(SOURCE EXTRACT):
'''

Similar to the previous derivation, we differentiate the RSS with respect to the parameter estimate of interest, set the derivative equal to zero, and solve for the parameter.

We start by taking the partial derivative of the RSS with respect to $\hat{\beta}_1$ and simplify. \[ \begin{aligned} \frac{\partial RSS(\hat\beta_0, \hat\beta_1)}{\partial \hat\beta_1} &= \frac{\partial}{\partial \hat\beta_1}\sum_{i=1}^n (Y_i - \hat\beta_0 - \hat\beta_1x_i)^2 & \tiny\text{ (substitute formula for RSS)} \\ &= \sum_{i=1}^n \frac{\partial}{\partial \hat\beta_1}(Y_i - \hat\beta_0 - \hat\beta_1x_i)^2 & \tiny\text{ (linearity property of derivatives)} \\ &= -2\sum_{i=1}^n(Y_i-\hat\beta_0-\hat\beta_1x_i)x_i & \tiny\text{ (chain rule, factor out -2)} \end{aligned} \]

We now set this derivative equal to 0 and rearrange the terms to solve for $\hat{\beta}_1$: \[ \begin{aligned} 0 &= \frac{\partial RSS(\hat\beta_0, \hat\beta_1)}{\partial \hat\beta_1} & \\ 0 &= -2\sum_{i=1}^n(Y_i-\hat\beta_0-\hat\beta_1x_i)x_i &\tiny\text{(substitute partial derivative})\\ 0 &= \sum_{i=1}^n(Y_i-(\bar Y -\hat \beta_1\bar x)-\hat\beta_1x_i)x_i &\tiny\text{(substitute OLS estimator of }\hat\beta_0, \text{ divide both sides by -2}) \\ 0 &= \sum_{i=1}^n x_iY_i -\sum_{i=1}^n x_i\bar Y+\hat\beta_1\bar x\sum_{i=1}^n x_i-\hat\beta_1\sum_{i=1}^n x_i^2. &\tiny\text{(expand sum, use linearity of sum)} \\ \end{aligned} \]

Continuing from the previous line, we move the terms involving $\hat{\beta}_1$ to the other side of the equality to get \[ \begin{aligned} \hat\beta_1\sum_{i=1}^n x_i^2-\hat\beta_1\bar x\sum_{i=1}^n x_i &=\sum_{i=1}^n x_iY_i -\sum_{i=1}^n x_i\bar Y & \tiny\text{(move estimator to other side)}\\ \hat\beta_1\sum_{i=1}^n x_i^2-\hat\beta_1\frac{1}{n}\sum_{i=1}^n x_i\sum_{i=1}^n x_i&=\sum_{i=1}^n x_iY_i -\sum_{i=1}^n x_i\frac{1}{n}\sum_{i=1}^n Y_i &\tiny\text{(rewrite using definition of sample means)} \\ \hat\beta_1\sum_{i=1}^n x_i^2-\hat\beta_1\frac{1}{n}\left(\sum_{i=1}^n x_i\right)^2 &=\sum_{i=1}^n x_iY_i -\frac{1}{n}\sum_{i=1}^n x_i\sum_{i=1}^n Y_i & \tiny\text{(reorder and simplify)} \\ \hat\beta_1\left(\sum_{i=1}^n x_i^2-\frac{1}{n}\left(\sum_{i=1}^n x_i\right)^2\right)&=\sum_{i=1}^n x_iY_i -\frac{1}{n}\sum_{i=1}^n x_i\sum_{i=1}^n Y_i, & \tiny\text{(factoring)}\\ \end{aligned} \] which allows us to obtain \[ \hat\beta_1=\frac{\sum_{i=1}^n x_iY_i -\frac{1}{n}\sum_{i=1}^n x_i\sum_{i=1}^n Y_i}{\sum_{i=1}^n x_i^2-\frac{1}{n}\left(\sum_{i=1}^n x_i\right)^2}. \]

Thus, we have the OLS estimators of the simple linear regression coefficients are \[ \begin{aligned} \hat\beta_0 &= \bar Y-\hat\beta_1\bar x, \\ \hat\beta_1 & =\frac{\sum_{i=1}^n x_iY_i -\frac{1}{n}\sum_{i=1}^n x_i\sum_{i=1}^n Y_i}{\sum_{i=1}^n x_i^2-\frac{1}{n}\left(\sum_{i=1}^n x_i\right)^2}. \end{aligned} \]

3.12.3 Unbiasedness of OLS estimators

We now show that the OLS estimators we derived in Section 3.12.2 are unbiased. An estimator is unbiased if the expected value is equal to the parameter it is estimating.

'''

(Excerpts from a detection dataset)
'''

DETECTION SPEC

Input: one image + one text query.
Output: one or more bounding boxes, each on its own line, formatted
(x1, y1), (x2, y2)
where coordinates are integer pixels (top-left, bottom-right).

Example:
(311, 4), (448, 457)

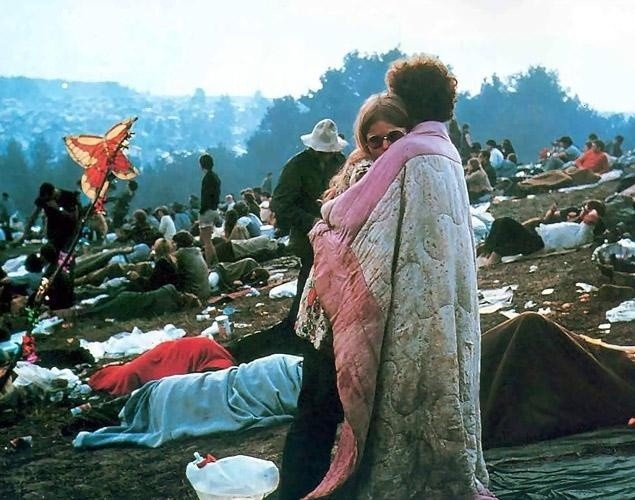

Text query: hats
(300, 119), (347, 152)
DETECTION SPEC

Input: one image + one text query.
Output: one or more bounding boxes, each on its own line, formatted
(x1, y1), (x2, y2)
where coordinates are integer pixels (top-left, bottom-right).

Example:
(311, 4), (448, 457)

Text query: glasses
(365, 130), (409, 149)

'''
'''

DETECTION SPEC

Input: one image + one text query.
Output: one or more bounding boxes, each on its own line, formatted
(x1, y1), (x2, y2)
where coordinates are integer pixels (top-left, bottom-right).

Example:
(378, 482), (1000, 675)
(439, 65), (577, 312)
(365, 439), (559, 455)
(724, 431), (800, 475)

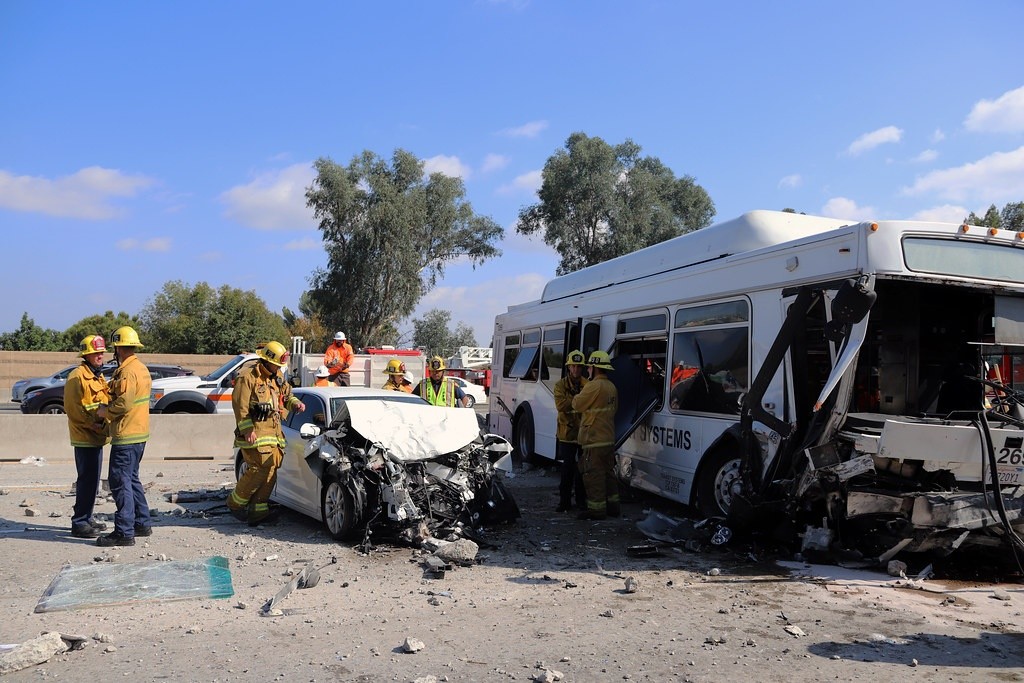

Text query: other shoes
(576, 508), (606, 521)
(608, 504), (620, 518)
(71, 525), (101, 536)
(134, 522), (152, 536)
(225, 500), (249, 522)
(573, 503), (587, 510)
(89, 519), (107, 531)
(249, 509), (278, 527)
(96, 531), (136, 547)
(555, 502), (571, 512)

'''

(OBJECTIVE A): In the OLS derivation, what condition makes an estimator unbiased?
(OBJECTIVE B): Please carry on the OLS derivation, starting right after its final sentence.

(FINAL ANSWER A): Its expected value equals the parameter it is estimating.

(FINAL ANSWER B):
The OLS estimator assumes we know the value of the regressor variables for all observations. Thus, we must condition our expectation on knowing the regressor matrix $\mathbf{X}$. Thus, we want to show that \[ E(\hat{\beta}_0\mid \mathbf{X})=\beta_0, \] where “$\mid \mathbf{X}$” is convenient notation to indicate that we are conditioning our expectation on knowing the regressor values for every observation.

In Section 3.2, we noted that we assume $E(\epsilon \mid X)=0$, which is true for every error in our model, i.e. $E(\epsilon_i \mid X = x_i) = 0$ for $i=1,2,\ldots,n$. Thus,

\[ \begin{aligned} E(Y_i\mid X=x_i) &= E(\beta_0 + \beta_1 x_i +\epsilon_i\mid X = x_i) & \tiny\text{(substiute definition of $Y_i$)} \\ &= E(\beta_0\mid X=x_i) + E(\beta_1 x_i \mid X = X_i) +E(\epsilon_i | X=x_i) & \tiny\text{(linearity property of expectation)} \\ &= \beta_0+\beta_1x_i +E(\epsilon_i | X=x_i) & \tiny\text{(the $\beta$s and $x_i$ are non-random values)} \\ &= \beta_0+\beta_1x_i + 0 & \tiny\text{(assumption about errors)} \\ &= \beta_0+\beta_1x_i. & \end{aligned} \]

In the derivations below, every sum is over all values of $i$, i.e., $\sum \equiv \sum_{i=1}^n$. We drop the index for simplicity.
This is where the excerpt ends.